The European Parliament has advanced revisions aimed at simplifying sustainability reporting and due diligence obligations. The updated approach introduces reduced requirements for large companies while seeking to ease administrative burdens.


EU Parliament

The European Parliament has adopted its negotiating position on a key set of amendments aimed at simplifying sustainability-reporting and due-diligence obligations for businesses. With 382 votes in favour, 249 against and 13 abstentions, the Parliament endorsed reduced duties concerning both social and environmental disclosures and corporate responsibility obligations.

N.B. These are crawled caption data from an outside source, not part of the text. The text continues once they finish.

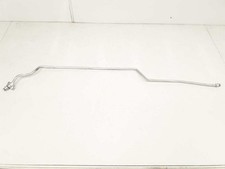 Climatisation et Accessoires Porsche CAYMAN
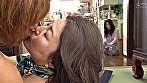 田舎からドすけべがやってきた 8時間 サンプル画像3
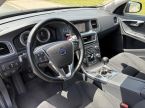 Volvo S60 - fotka číslo 10
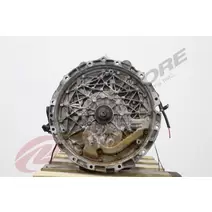 Transmission Assembly MITSUBISHI ME530181X Rydemore Heavy Duty Truck Parts Inc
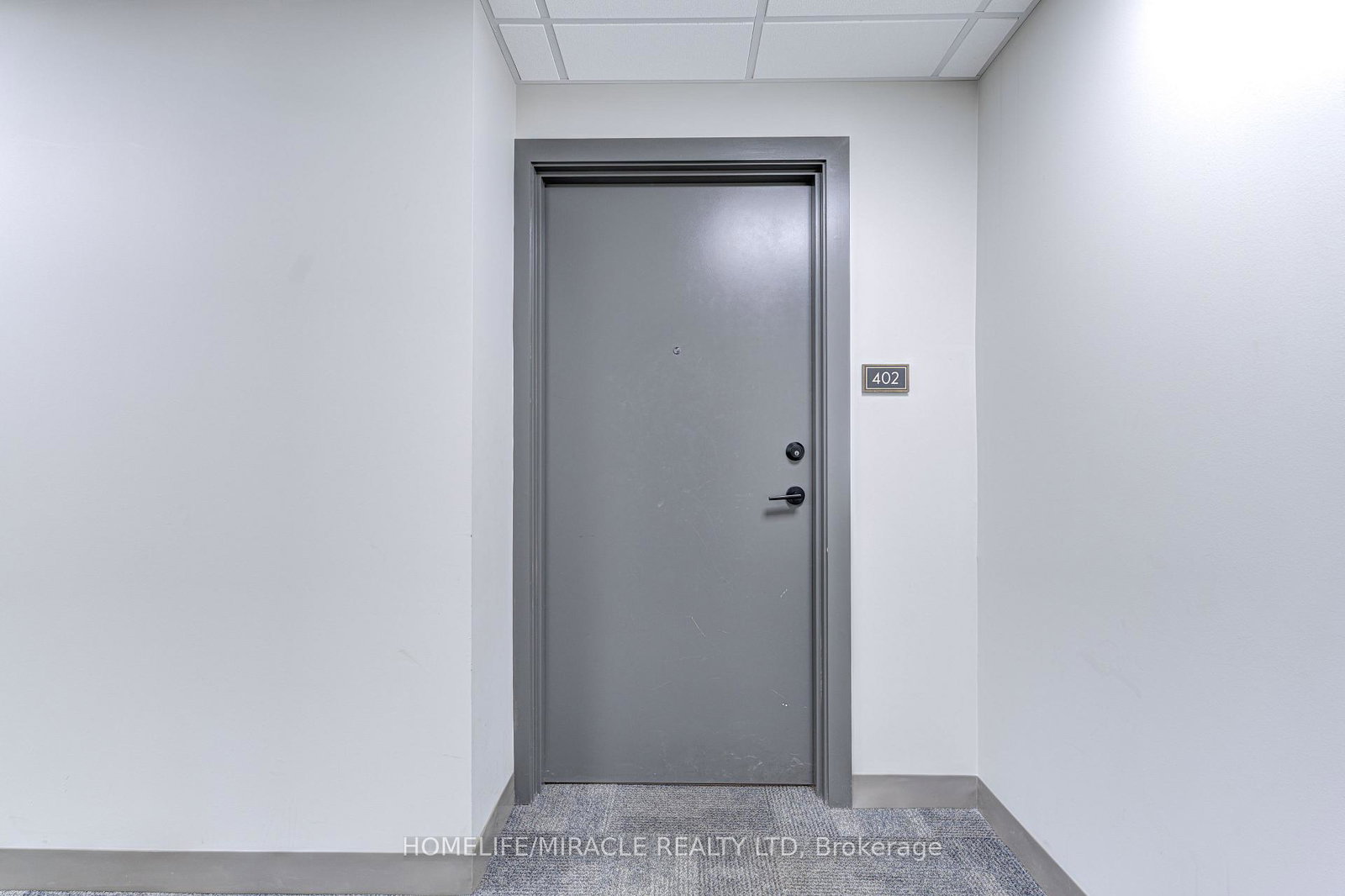 26-lowes-road-w-guelph-ontario-x12750618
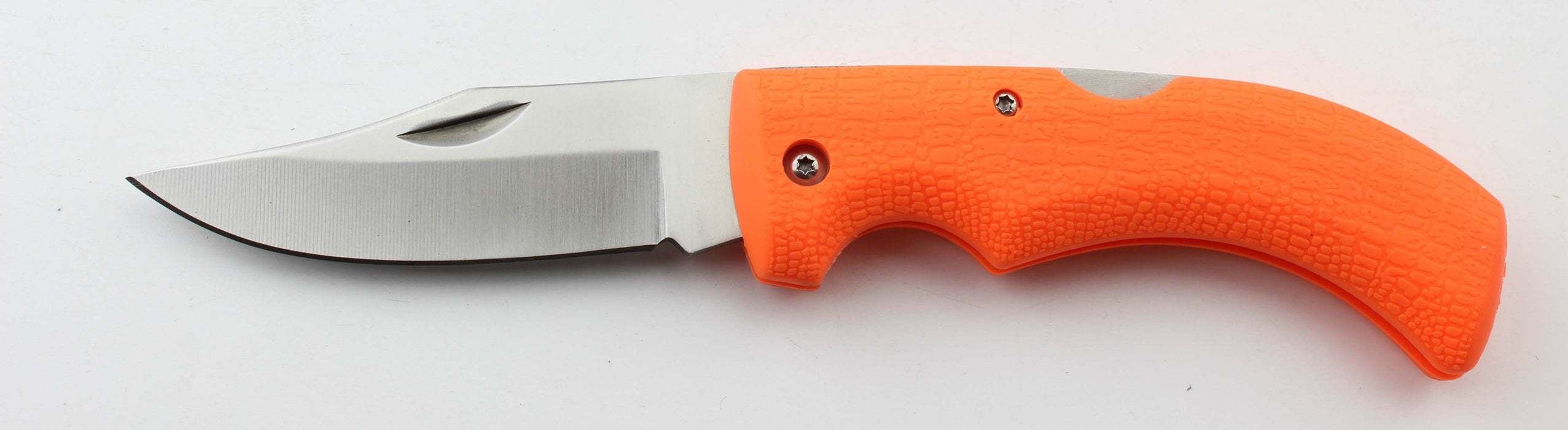 Jaktkniv - HuntElite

Under the revised approach, sustainability reporting would apply to companies “employing on average over 1 750 employees and with a net annual turnover of over €450 million”. Only those entities falling within this scope would also be required to provide disclosures under the EU Taxonomy Regulation. Reporting standards would be streamlined: fewer qualitative details would be required and sector-specific reporting would become voluntary. Furthermore, smaller companies would be safeguarded from downstream demands for additional information by their large business partners beyond those set out in voluntary standards.

Narrower Scope for Due Diligence

The reform also addresses corporate due-diligence requirements. The new threshold would limit obligations to corporations with over 5 000 employees and a net annual turnover exceeding €1.5 billion. These very large enterprises would be expected to adopt a risk-based approach to identify and monitor their adverse impacts on people and the planet. Importantly, rather than systematically requesting information from smaller business partners, these companies would rely on information already available and would only make further requests to smaller partners as a last resort.

Removal of Transition-Plan Obligation and National Liability

Under the proposed changes, corporations within the due-diligence scope would no longer be required to prepare a transition plan to align their business model with the Paris Agreement. Liability for non-compliance with due-diligence obligations would become a matter handled at the national level rather than via an EU-wide enforcement regime, and companies would be required to fully compensate victims for damages.

Support Measures: Digital Portal for Businesses

To assist companies in navigating the evolving regulatory environment, the Parliament’s position calls for the establishment of a digital portal. This portal would give businesses free access to templates, guidelines and information on all EU reporting requirements and would complement the existing European Single Access Point.

Next Steps and Broader Context

Negotiations between the European Parliament and the EU Member States are scheduled to begin on 18 November 2025, with the objective of finalising the legislation by the end of 2025. The changes form part of the broader “Omnibus I” simplification package, proposed by the European Commission on 26 February 2025, which aims to ease administrative burdens and enhance the competitiveness of EU businesses.